Short problem: Copy the listing below line for line, with no changes.

^^^^^^^^^^^^^^^^

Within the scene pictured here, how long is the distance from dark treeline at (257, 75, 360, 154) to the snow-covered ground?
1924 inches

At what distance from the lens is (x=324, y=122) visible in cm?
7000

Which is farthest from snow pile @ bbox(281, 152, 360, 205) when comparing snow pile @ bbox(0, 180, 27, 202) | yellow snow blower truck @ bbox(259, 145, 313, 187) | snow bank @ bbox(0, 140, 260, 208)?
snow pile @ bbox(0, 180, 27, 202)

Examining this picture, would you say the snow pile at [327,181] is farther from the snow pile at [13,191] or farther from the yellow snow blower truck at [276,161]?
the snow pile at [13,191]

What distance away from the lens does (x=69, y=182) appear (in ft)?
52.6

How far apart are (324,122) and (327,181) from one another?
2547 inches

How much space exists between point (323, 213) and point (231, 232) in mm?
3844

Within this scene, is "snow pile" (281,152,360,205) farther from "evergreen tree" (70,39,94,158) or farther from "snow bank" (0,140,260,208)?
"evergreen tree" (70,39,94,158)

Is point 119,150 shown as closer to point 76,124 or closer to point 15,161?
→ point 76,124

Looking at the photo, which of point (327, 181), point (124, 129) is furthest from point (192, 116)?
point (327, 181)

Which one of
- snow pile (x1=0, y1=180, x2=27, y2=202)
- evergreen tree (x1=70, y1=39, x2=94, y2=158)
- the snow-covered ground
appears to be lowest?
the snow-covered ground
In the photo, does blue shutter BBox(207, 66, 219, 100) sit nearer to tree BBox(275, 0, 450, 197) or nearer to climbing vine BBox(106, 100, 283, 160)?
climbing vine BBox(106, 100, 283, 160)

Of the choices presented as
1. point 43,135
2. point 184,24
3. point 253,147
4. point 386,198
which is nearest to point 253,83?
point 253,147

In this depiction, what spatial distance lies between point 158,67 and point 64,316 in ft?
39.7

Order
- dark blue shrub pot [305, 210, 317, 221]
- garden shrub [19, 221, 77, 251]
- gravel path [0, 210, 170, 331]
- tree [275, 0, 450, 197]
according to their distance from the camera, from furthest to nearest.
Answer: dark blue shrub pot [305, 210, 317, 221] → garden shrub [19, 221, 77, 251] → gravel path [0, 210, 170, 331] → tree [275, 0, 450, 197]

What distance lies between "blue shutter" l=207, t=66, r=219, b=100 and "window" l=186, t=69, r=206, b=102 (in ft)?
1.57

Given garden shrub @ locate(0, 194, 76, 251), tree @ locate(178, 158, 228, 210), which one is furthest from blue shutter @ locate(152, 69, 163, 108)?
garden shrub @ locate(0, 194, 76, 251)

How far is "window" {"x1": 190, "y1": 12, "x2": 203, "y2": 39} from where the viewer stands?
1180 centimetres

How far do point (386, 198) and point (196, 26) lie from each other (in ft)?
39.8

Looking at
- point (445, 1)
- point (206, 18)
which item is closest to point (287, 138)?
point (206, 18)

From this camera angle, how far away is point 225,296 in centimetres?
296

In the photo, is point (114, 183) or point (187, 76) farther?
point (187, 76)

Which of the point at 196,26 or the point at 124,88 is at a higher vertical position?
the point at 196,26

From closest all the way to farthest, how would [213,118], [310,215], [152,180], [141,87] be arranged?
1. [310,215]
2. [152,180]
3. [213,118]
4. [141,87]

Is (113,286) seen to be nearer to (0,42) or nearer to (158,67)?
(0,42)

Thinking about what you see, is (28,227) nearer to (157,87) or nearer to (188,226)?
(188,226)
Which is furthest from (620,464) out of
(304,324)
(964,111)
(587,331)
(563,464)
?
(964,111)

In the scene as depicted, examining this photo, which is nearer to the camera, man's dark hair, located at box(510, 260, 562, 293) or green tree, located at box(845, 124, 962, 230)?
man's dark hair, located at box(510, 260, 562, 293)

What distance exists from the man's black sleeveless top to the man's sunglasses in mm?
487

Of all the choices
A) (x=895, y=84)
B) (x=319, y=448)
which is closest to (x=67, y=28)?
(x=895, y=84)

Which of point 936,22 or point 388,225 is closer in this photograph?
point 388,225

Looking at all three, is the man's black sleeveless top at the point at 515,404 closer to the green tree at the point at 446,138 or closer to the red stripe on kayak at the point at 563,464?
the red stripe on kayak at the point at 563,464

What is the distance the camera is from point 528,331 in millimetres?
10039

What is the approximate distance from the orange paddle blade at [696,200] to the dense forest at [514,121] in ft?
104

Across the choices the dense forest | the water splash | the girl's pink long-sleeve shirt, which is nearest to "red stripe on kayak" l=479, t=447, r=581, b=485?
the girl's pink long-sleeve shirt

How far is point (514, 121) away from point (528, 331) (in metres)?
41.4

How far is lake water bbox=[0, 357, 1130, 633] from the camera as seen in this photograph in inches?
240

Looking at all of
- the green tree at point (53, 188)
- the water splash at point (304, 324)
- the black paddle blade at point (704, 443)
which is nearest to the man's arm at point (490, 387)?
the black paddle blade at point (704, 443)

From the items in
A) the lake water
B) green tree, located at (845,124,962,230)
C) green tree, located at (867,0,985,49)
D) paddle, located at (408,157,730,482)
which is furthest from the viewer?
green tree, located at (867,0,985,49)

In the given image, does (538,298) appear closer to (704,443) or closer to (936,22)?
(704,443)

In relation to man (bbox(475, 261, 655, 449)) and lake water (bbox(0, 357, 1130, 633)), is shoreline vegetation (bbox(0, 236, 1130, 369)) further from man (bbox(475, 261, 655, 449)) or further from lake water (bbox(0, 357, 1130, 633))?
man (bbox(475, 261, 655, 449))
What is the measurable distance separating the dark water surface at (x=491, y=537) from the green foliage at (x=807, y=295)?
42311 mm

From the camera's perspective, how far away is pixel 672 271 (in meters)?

^^^^^^^^^^^^^^^^

Result of the task:
Within the scene pictured here, how long is the distance from dark treeline at (257, 75, 360, 154) to the snow-covered ground?
1924 inches

At what distance from the lens is (x=324, y=122) visible in cm?
7000

Which is farthest from snow pile @ bbox(281, 152, 360, 205) when comparing snow pile @ bbox(0, 180, 27, 202) | yellow snow blower truck @ bbox(259, 145, 313, 187) | snow bank @ bbox(0, 140, 260, 208)?
snow pile @ bbox(0, 180, 27, 202)

Examining this picture, would you say the snow pile at [327,181] is farther from the snow pile at [13,191] or farther from the yellow snow blower truck at [276,161]?
the snow pile at [13,191]

What distance away from the lens does (x=69, y=182) appear (in ft)?
52.6

How far apart are (324,122) and (327,181) from one another?
2547 inches

How much space exists between point (323, 213) and point (231, 232) in mm?
3844

Within this scene, is "snow pile" (281,152,360,205) farther from "evergreen tree" (70,39,94,158) or farther from "snow bank" (0,140,260,208)?
"evergreen tree" (70,39,94,158)

Is point 119,150 shown as closer to point 76,124 or closer to point 15,161?
→ point 76,124

Looking at the photo, which of point (327, 181), point (124, 129) is furthest from point (192, 116)?
point (327, 181)

Which one of
- snow pile (x1=0, y1=180, x2=27, y2=202)
- evergreen tree (x1=70, y1=39, x2=94, y2=158)
- the snow-covered ground
appears to be lowest?
the snow-covered ground
In the photo, does blue shutter BBox(207, 66, 219, 100) sit nearer to tree BBox(275, 0, 450, 197) or nearer to climbing vine BBox(106, 100, 283, 160)?
climbing vine BBox(106, 100, 283, 160)

Of the choices presented as
1. point 43,135
2. point 184,24
3. point 253,147
4. point 386,198
which is nearest to point 253,83?
point 253,147

In this depiction, what spatial distance lies between point 158,67 and point 64,316 in ft?
39.7

Order
- dark blue shrub pot [305, 210, 317, 221]
- garden shrub [19, 221, 77, 251]
- gravel path [0, 210, 170, 331]
- tree [275, 0, 450, 197]
according to their distance from the camera, from furthest to nearest.
Answer: dark blue shrub pot [305, 210, 317, 221] → garden shrub [19, 221, 77, 251] → gravel path [0, 210, 170, 331] → tree [275, 0, 450, 197]

What distance lies between "blue shutter" l=207, t=66, r=219, b=100 and "window" l=186, t=69, r=206, b=102 (in ft)?
1.57

Given garden shrub @ locate(0, 194, 76, 251), tree @ locate(178, 158, 228, 210), which one is furthest from blue shutter @ locate(152, 69, 163, 108)?
garden shrub @ locate(0, 194, 76, 251)

How far is "window" {"x1": 190, "y1": 12, "x2": 203, "y2": 39} from where the viewer stands?
1180 centimetres

How far do point (386, 198) and point (196, 26) lie from each other (in ft)?
39.8

Looking at
- point (445, 1)
- point (206, 18)
which item is closest to point (287, 138)?
point (206, 18)

From this camera angle, how far away is point 225,296 in centimetres?
296

In the photo, is point (114, 183) or point (187, 76) farther?
point (187, 76)

Which of the point at 196,26 or the point at 124,88 is at a higher vertical position?
the point at 196,26

From closest all the way to farthest, how would [213,118], [310,215], [152,180], [141,87] be arranged?
1. [310,215]
2. [152,180]
3. [213,118]
4. [141,87]

Is (113,286) seen to be nearer to (0,42) or nearer to (158,67)?
(0,42)

Thinking about what you see, is (28,227) nearer to (157,87) or nearer to (188,226)?
(188,226)
Which is furthest from (620,464) out of
(304,324)
(964,111)
(587,331)
(563,464)
?
(964,111)

In the scene as depicted, examining this photo, which is nearer to the camera, man's dark hair, located at box(510, 260, 562, 293) or green tree, located at box(845, 124, 962, 230)?
man's dark hair, located at box(510, 260, 562, 293)

What distance exists from the man's black sleeveless top to the man's sunglasses in mm?
487

Of all the choices
A) (x=895, y=84)
B) (x=319, y=448)
which is closest to (x=67, y=28)?
(x=895, y=84)

Which of point 936,22 or point 388,225 is closer in this photograph?
point 388,225

Looking at all three, is the man's black sleeveless top at the point at 515,404 closer to the green tree at the point at 446,138 or closer to the red stripe on kayak at the point at 563,464?
the red stripe on kayak at the point at 563,464

What is the distance the camera is from point 528,331 in millimetres?
10039

What is the approximate distance from the orange paddle blade at [696,200] to the dense forest at [514,121] in ft?
104

Across the choices the dense forest | the water splash | the girl's pink long-sleeve shirt, which is nearest to "red stripe on kayak" l=479, t=447, r=581, b=485?
the girl's pink long-sleeve shirt

How far is point (514, 121) away from point (528, 331) (in metres)?
41.4

How far is lake water bbox=[0, 357, 1130, 633] from the camera as seen in this photograph in inches?
240

Looking at all of
- the green tree at point (53, 188)
- the water splash at point (304, 324)
- the black paddle blade at point (704, 443)
which is nearest to the man's arm at point (490, 387)?
the black paddle blade at point (704, 443)

From the items in
A) the lake water
B) green tree, located at (845,124,962,230)
C) green tree, located at (867,0,985,49)
D) paddle, located at (408,157,730,482)
which is furthest from the viewer?
green tree, located at (867,0,985,49)

In the given image, does (538,298) appear closer to (704,443) or closer to (936,22)?
(704,443)

In relation to man (bbox(475, 261, 655, 449)) and lake water (bbox(0, 357, 1130, 633)), is shoreline vegetation (bbox(0, 236, 1130, 369)) further from man (bbox(475, 261, 655, 449)) or further from lake water (bbox(0, 357, 1130, 633))?
man (bbox(475, 261, 655, 449))
What is the measurable distance separating the dark water surface at (x=491, y=537) from the green foliage at (x=807, y=295)?
42311 mm

From the camera's perspective, how far away is pixel 672 271 (in meters)?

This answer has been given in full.